Par exemple, pour un projet portant sur un immeuble inscrit au titre des monuments historiques, le délai d’instruction est en principe de 6 mois. Si le projet fait l’objet d’une évocation par le ministre chargé des monuments historiques, un nouveau délai d’instruction est alors opposable : un an à compter du dépôt de la demande. Par conséquent, si le ministre évoque le projet au bout d’un mois, il lui restera 11 mois pour instruire le dossier (12 mois - 1mois déjà écoulé), alors que si l’évocation est déclenchée au bout de 5 mois, il subsistera 7 mois (12 mois - 5 mois écoulés).

Evocation du ministre

Description :
Pourquoi l’évocation du ministre relève-t-elle des prolongations exceptionnelles de délais, alors que l’expression « porte le délai à » diffère du reste du paragraphe ?


Réponse :
L’évocation relève des prolongations exceptionnelles du délai d’instruction car il s’agit d’un événement éventuel, contrairement aux autres modifications qui relèvent de consultations obligatoires (consultation d’une commission départementale) ou de situations (projet situé en secteur sauvegardé) connues depuis le début de l’instruction. En outre, le choix du vocabulaire révèle une différence entre l’effet d’un recours qui prolonge le délai initialement notifié et l’effet de l’évocation qui remplace le délai initial.Le délai est alors d’un an à compter du dépôt du dossier en mairie.
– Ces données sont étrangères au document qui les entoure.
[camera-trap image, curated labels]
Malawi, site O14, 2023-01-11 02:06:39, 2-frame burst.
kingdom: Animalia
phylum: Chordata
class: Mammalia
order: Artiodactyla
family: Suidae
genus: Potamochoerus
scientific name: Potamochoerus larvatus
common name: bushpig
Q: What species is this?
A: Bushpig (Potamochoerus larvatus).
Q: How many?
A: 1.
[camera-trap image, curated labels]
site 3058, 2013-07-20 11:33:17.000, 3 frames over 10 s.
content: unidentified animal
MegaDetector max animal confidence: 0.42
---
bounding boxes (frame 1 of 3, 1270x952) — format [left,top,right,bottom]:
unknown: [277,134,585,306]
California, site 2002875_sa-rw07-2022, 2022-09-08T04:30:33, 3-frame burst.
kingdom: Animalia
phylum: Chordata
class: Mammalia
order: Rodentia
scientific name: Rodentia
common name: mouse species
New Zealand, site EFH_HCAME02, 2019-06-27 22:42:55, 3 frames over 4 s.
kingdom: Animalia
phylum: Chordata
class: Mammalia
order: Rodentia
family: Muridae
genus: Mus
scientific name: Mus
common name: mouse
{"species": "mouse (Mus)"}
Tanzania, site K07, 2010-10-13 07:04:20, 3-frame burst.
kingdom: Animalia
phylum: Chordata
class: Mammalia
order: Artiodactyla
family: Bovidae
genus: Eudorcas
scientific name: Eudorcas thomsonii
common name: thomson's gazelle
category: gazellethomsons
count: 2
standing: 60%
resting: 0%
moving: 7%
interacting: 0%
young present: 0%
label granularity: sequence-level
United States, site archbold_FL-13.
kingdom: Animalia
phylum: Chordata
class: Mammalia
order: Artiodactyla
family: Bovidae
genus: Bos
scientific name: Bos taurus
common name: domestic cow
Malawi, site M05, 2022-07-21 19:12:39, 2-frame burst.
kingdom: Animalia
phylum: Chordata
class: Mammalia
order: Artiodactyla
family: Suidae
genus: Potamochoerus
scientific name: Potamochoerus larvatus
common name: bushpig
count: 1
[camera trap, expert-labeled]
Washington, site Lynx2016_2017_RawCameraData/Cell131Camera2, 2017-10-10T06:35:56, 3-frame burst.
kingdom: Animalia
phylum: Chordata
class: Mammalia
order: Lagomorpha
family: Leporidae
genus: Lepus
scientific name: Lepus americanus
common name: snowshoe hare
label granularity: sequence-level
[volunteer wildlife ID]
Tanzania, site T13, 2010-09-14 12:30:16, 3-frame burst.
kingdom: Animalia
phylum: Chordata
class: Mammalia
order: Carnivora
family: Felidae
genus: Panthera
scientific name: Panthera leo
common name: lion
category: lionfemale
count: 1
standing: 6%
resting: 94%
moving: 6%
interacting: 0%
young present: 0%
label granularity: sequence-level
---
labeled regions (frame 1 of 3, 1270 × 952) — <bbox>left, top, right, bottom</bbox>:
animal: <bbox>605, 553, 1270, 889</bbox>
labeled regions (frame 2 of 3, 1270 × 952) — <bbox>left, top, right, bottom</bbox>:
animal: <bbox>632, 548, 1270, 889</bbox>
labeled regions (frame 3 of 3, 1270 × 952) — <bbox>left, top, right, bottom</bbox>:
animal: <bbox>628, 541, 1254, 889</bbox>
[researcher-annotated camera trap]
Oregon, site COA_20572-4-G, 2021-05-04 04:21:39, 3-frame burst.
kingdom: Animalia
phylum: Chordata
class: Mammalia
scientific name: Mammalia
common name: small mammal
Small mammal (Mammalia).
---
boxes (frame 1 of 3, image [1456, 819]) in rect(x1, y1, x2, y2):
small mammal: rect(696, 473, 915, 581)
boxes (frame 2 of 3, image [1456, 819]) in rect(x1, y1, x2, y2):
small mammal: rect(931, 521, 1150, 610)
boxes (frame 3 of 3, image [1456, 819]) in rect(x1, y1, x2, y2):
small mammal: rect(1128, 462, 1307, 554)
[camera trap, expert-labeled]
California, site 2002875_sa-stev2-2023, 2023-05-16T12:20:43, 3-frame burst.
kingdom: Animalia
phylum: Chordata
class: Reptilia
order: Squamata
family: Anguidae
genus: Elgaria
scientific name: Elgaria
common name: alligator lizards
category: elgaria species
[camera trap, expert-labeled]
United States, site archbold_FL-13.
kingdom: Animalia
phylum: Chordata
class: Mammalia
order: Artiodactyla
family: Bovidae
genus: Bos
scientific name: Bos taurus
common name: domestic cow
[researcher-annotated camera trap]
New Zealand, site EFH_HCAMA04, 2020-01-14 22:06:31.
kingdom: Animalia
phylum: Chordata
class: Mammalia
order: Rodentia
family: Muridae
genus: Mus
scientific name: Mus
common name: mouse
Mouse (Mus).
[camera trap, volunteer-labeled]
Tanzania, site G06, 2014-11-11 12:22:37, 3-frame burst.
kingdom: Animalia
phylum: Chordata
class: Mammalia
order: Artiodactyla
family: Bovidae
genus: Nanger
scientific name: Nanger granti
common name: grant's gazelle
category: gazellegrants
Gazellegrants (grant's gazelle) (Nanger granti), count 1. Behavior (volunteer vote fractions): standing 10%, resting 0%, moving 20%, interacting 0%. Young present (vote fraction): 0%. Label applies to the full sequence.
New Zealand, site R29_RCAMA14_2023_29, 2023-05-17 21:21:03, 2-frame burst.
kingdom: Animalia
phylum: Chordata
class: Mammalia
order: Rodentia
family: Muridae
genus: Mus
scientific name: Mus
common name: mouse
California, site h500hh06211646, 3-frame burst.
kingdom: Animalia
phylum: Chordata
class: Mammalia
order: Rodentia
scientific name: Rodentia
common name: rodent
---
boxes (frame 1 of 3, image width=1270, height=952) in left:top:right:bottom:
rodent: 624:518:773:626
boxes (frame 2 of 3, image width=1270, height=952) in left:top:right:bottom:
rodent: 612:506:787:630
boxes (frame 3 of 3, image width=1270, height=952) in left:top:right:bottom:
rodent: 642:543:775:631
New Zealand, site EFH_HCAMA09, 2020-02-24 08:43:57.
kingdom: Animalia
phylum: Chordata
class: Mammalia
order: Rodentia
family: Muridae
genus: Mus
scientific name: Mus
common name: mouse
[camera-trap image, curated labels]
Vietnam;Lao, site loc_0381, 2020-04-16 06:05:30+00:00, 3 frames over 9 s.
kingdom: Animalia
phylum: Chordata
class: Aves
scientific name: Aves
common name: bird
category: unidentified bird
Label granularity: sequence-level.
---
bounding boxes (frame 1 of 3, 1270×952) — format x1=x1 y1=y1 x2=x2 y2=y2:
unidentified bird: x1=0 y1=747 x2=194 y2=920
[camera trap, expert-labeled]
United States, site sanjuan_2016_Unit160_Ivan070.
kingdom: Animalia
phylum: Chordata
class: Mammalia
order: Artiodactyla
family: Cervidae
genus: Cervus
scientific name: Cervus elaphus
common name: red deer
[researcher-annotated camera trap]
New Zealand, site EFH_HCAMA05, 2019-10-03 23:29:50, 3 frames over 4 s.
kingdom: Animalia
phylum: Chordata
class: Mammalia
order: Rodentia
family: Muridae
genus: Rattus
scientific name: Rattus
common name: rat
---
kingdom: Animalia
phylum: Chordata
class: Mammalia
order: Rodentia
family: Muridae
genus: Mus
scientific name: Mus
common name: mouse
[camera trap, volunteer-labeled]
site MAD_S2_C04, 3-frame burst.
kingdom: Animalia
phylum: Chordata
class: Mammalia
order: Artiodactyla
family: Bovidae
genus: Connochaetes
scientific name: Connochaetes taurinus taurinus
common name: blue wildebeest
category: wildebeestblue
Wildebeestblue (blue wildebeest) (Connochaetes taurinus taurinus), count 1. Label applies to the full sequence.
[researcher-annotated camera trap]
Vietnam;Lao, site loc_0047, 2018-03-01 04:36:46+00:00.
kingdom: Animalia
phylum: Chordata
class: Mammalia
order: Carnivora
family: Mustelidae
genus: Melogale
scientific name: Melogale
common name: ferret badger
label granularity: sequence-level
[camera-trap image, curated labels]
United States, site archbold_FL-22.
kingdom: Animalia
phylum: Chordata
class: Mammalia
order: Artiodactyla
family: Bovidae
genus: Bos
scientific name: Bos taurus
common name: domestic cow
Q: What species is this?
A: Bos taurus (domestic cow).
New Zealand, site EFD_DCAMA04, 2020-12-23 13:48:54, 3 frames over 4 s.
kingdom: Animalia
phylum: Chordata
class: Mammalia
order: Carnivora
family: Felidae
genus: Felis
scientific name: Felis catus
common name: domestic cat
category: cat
Déclaration préalable et permis de demolir

Description :
L’article L.451-1 prévoit que le PA et le PC peuvent valoir PD. Le formulaire (ainsi que le logiciel ads 2007) prévoit qu’une déclaration préalable peut également valoir permis de démolir.
Quid du cas de la DP ? Les délais d’instruction DP et PD ne semblent pas coherents.


Réponse :
La possibilité de demander l’autorisation de démolir avec la déclaration préalable a été introduite par le décret n° 2007-817 du 11 mai 2007 (article 3 - XIV). Il modifie l’article R.431-36 (dans sa rédaction du décret du 5 janvier 2007). La déclaration préalable peut être complétée par les documents mentionnés à l’article R.431-21 qui concerne les démolitions. Les formulaires et le bordereau sont conformes à ces dispositions.La raison de cette mesure est qu’il fallait offrir les mêmes facilités de regroupement des demandes, que l’on soit dans le champ du permis ou de la déclaration préalable.
Il s’agit néanmoins bien de l’instruction d’une déclaration préalable. Le délai initial est donc bien d’un mois, mais il peut être modifié avant la fin du délai si on est dans un cas de majoration ou d’application d’un nouveau délai.